Wednesday, September 28, 2016

What you'll find in "The Boy in the Suitcase"

On the first page of The Boy in the Suitcase a Danish mystery/thriller by Lene Kaaberbøl and Agnette Friis, an unidentified female character manhandles a heavy suitcase into a
secluded spot in an underground parking garage. When she opens the case she founds a boy, "naked, fair-haired, rather thin, about three years old." The boy is alive but does not speak a language the woman recognizes. The rest of the book is the story of the Danish woman, Nina Borg, who finds the boy; the boy's Lithuanian mother, Sigita; the rich man who wants the boy; and the really bad man who put the boy into the suitcase.

We know fairly early in the book who the bad guy is. We don't (I didn't) really understand the dimensions of the plot until the end of the book. For most of the pages we follow Nina as she attempts to discover the boy's identity; Sigita as she attempts to learn what happened to her son; and the bad guy who leaves bodies and mayhem in his wake.

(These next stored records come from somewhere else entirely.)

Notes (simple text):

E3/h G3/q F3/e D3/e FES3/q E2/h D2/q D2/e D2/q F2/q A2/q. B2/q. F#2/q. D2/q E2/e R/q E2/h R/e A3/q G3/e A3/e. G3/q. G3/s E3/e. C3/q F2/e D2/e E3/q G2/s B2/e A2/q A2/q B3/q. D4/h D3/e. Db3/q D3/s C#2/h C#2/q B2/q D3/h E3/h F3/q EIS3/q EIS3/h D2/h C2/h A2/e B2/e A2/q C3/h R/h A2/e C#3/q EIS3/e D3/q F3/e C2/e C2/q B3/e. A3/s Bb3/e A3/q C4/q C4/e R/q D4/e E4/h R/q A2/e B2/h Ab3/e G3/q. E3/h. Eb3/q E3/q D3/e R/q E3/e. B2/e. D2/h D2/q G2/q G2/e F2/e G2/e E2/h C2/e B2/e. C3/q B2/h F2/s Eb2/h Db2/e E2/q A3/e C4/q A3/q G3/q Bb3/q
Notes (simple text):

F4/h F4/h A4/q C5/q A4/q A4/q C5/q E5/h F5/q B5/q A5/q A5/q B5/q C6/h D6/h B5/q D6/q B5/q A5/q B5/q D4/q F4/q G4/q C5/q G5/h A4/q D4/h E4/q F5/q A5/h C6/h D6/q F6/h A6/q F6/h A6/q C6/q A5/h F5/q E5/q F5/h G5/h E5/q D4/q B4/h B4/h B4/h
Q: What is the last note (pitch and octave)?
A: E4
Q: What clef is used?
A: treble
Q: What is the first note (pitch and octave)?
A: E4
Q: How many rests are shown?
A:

According to the book jacket, The Boy in the Suitcase won "Denmark's prestigious Best Thriller Award." As I suggested above, the book does start with a bang. There's then what amounts to a flashback to take the reader up to the point where Nina manhandles the suitcase and finds the boy. Who is he? What is he doing in the suitcase? And where is the friend who asked Nina to pick up the case in her place? Anyone who's read more than one mystery knows the friend is now dead. 

Aside from jumping from one point of view to another in virtually every chapter, which can become distracting, my major complaint about the book is the character of the main character: Why doesn't Nina go to the police? She's a law-abiding Danish citizen, so she has no fear of winding up in the clink herself. Once she's discovered the body of her friend, she knows she's dealing with dangerous people. I wanted to shout at her more than once: GO TO THE POLICE! NOW!

Nevertheless, if the reader finds Nina engaging and sympathetic—and to be fair, she has her own baggage and is in an extraordinary situation—she will, I suspect, enjoy The Boy in the Suitcase if only to see how the bad guy gets his comeuppance. Which is why I read mysteries in the first place.